Nina uses a gunmetal Leica with a huge lens that Maria covets. Maria looked into the model, desiring one for herself. The camera costs more than two thousand dollars. It is yet another confirmation for Maria that she has chosen the right family for her daughter,
one that amasses the effects of life with precision. She is not afraid of extrapolating meaning from material. These items are proof of care, of taste, of an unabashed respect for elegance.

Maria retrieves candy from the pavement and hands it to a boy who crams it into his pocket. She is disappointed that he does not say thank you. She is uncomfortable in crowds and cannot remember ever having even been to a parade before. Her mother would never even consider doing anything other than avoiding civic celebration. But, Maria thinks, this is lovely. The cries of the children erase anything but thrill.

BACK AT THE
house, Philip pours three glasses of brandy, which, like the parade, are a mystery to Maria. She does not even know exactly what brandy is. Is it wine, or is it liquor? To her it smells of both. She does not let on that she is unsure, though. She tries to exude confidence. With glass in hand, she takes Bonacieux to the nursery for a diaper change. There, while her child lies half naked atop the marble-top dresser, kicking the air with quiet and calm abandon, Maria hears Philip and Nina in the kitchen.

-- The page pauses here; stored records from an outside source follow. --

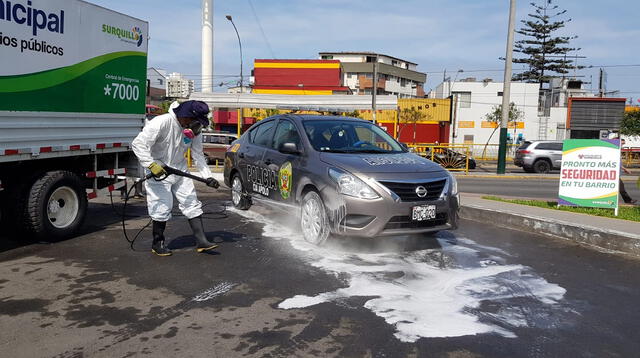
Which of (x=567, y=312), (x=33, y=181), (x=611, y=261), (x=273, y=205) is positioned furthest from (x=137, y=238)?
(x=611, y=261)

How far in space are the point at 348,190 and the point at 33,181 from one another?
3.77m

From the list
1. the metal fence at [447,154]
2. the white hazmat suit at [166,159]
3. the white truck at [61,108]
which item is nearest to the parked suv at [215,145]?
the metal fence at [447,154]

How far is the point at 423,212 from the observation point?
5.61m

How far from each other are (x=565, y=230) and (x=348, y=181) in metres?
3.76

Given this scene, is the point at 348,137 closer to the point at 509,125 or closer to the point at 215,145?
the point at 215,145

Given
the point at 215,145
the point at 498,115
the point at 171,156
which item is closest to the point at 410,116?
the point at 498,115

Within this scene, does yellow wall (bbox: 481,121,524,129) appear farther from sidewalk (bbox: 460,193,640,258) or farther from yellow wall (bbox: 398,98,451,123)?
sidewalk (bbox: 460,193,640,258)

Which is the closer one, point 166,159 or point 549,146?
point 166,159

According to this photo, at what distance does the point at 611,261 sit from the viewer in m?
5.95

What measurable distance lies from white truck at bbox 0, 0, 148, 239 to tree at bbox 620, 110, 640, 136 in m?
36.4

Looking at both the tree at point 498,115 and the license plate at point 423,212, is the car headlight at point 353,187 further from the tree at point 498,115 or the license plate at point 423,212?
the tree at point 498,115

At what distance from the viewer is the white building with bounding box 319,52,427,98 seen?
243 feet

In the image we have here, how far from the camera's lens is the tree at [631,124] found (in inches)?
1342

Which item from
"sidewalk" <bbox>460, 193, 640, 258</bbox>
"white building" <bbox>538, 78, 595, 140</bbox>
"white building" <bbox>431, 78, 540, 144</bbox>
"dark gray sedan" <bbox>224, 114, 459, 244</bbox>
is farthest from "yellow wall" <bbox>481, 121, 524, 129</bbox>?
"dark gray sedan" <bbox>224, 114, 459, 244</bbox>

“Well, I had her all morning,” Nina says.

“When?”

“That's not fair,” Nina says. “Don't make me explain it.”

“All I'm saying is that this is why we have help,” Philip says.

“OK,” Nina says. “But I have plans.”

“By all means, go,” he says.

Maria has heard these arguments before. Nina seems to have some built-in clock, marking all time spent with or away from the child. If there is any imbalance, she lets Philip know. Maria does not get the
feeling Nina in fact cares so much about spending equal time with or away from the child—there is so much quality time to be had, what with their incredibly open schedules—it seems more like just a chance for her to fill an insatiable need to cry foul. By the time Maria returns, Nina has left. Already Philip's mood has lifted.

“Can I ask you a favor?” Philip says, taking Bonacieux into his arms.

“That's one of those lines,” Maria says, and Philip laughs. She has told him about her list of distasteful conversation starters. Already he seems to know her as well as anyone. She sips the brandy. Drinking with adults in daylight is intoxicating on its own merits, and though Maria does not dislike Nina, she too feels a rise in mood at her absence. The day is quickly filling with simple pleasures. Brandy. A parade. She feels lifted, like Bonacieux above the heads of others.